◆ WORKING DATA:
== == ==
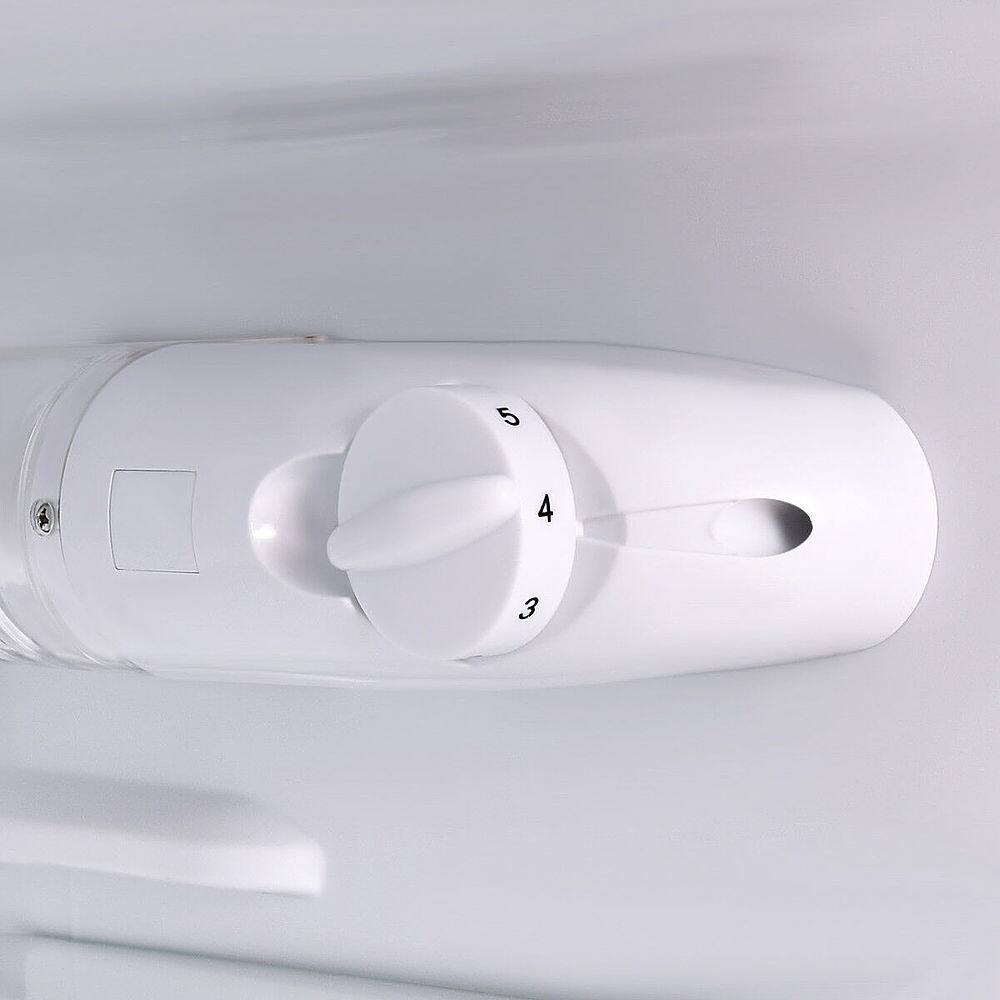 Alt View 20. Costway - 2 Doors 3.4 cu ft. Unit  Compact Mini Refrigerator Freezer Cooler - White.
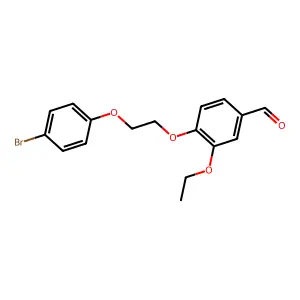 4-[2-(4-Bromophenoxy)ethoxy]-3-ethoxybenzaldehyde structure
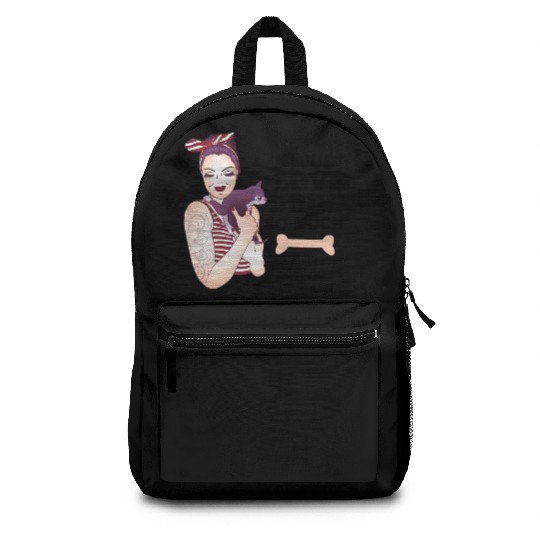 Hundemama tattooed puppy bone Backpacks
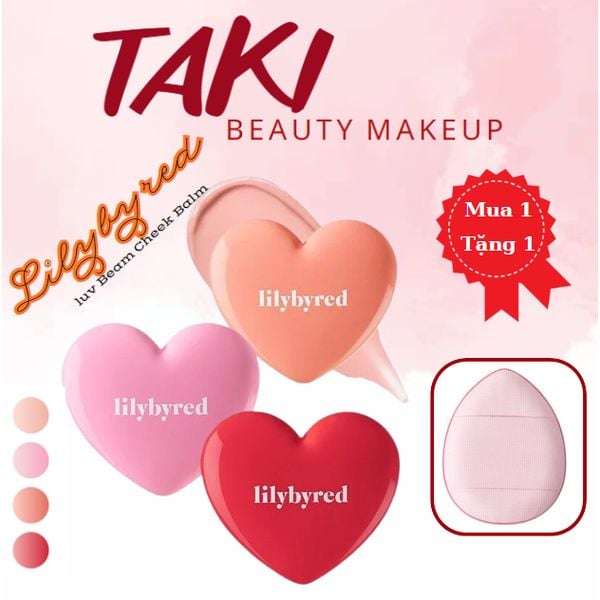 Má Hồng Dạng Kem Trái Tim Lilybyred Luv Beam Cheek Balm 3.5g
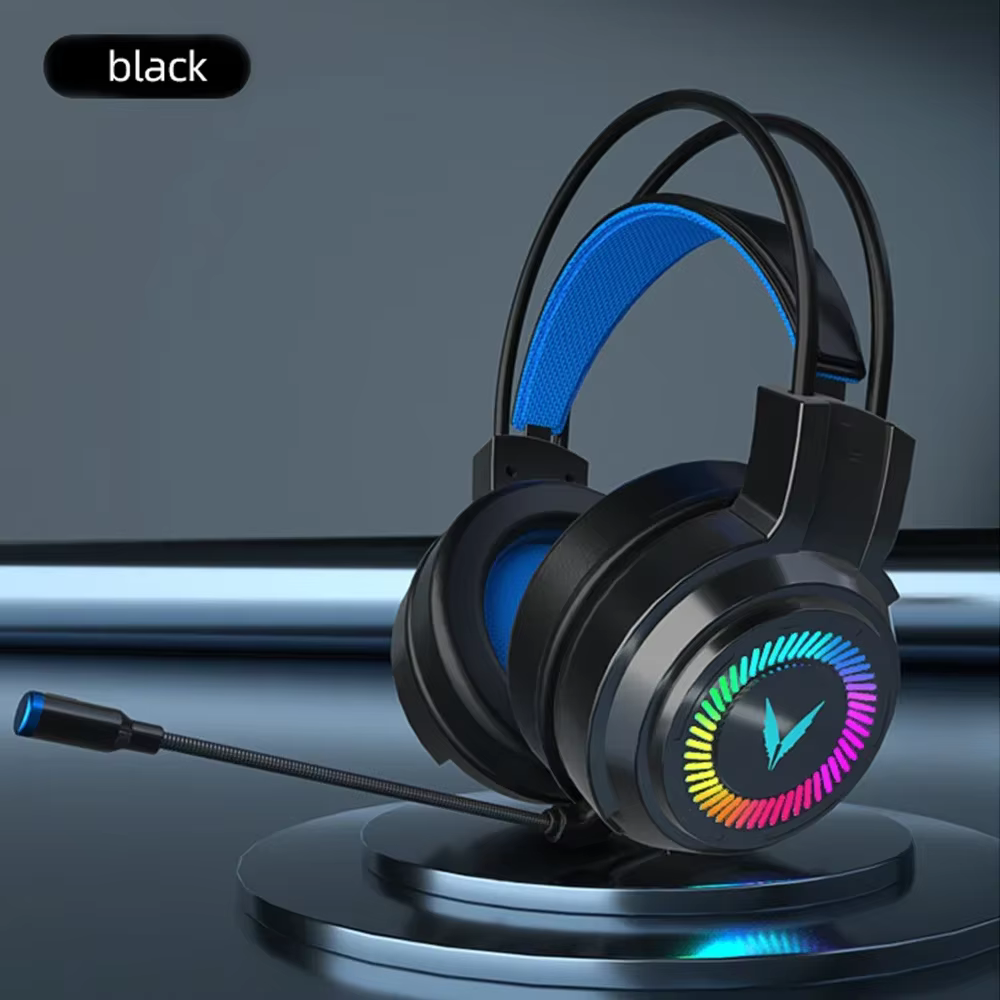 Casque de jeu Microphone antibruit jeu e-sports 7.1 son Surround stéréo casque filaire pour PS5 Xbox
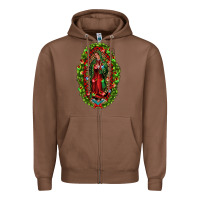 Chestnut our lady of guadalupe christmas Zipper Hoodie - Jasminsmagicworld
== == ==
◆ WHAT IS NEEDED:
Rewrite every row above, changing "Zipper Hoodie" to "Pullover Hoodie" and leaving everything else as it is. Give only the text of each row, without the pictures.

◆ EXPECTED OUTPUT:
 Alt View 20. Costway - 2 Doors 3.4 cu ft. Unit  Compact Mini Refrigerator Freezer Cooler - White.
 4-[2-(4-Bromophenoxy)ethoxy]-3-ethoxybenzaldehyde structure
 Hundemama tattooed puppy bone Backpacks
 Má Hồng Dạng Kem Trái Tim Lilybyred Luv Beam Cheek Balm 3.5g
 Casque de jeu Microphone antibruit jeu e-sports 7.1 son Surround stéréo casque filaire pour PS5 Xbox
 Chestnut our lady of guadalupe christmas Pullover Hoodie - Jasminsmagicworld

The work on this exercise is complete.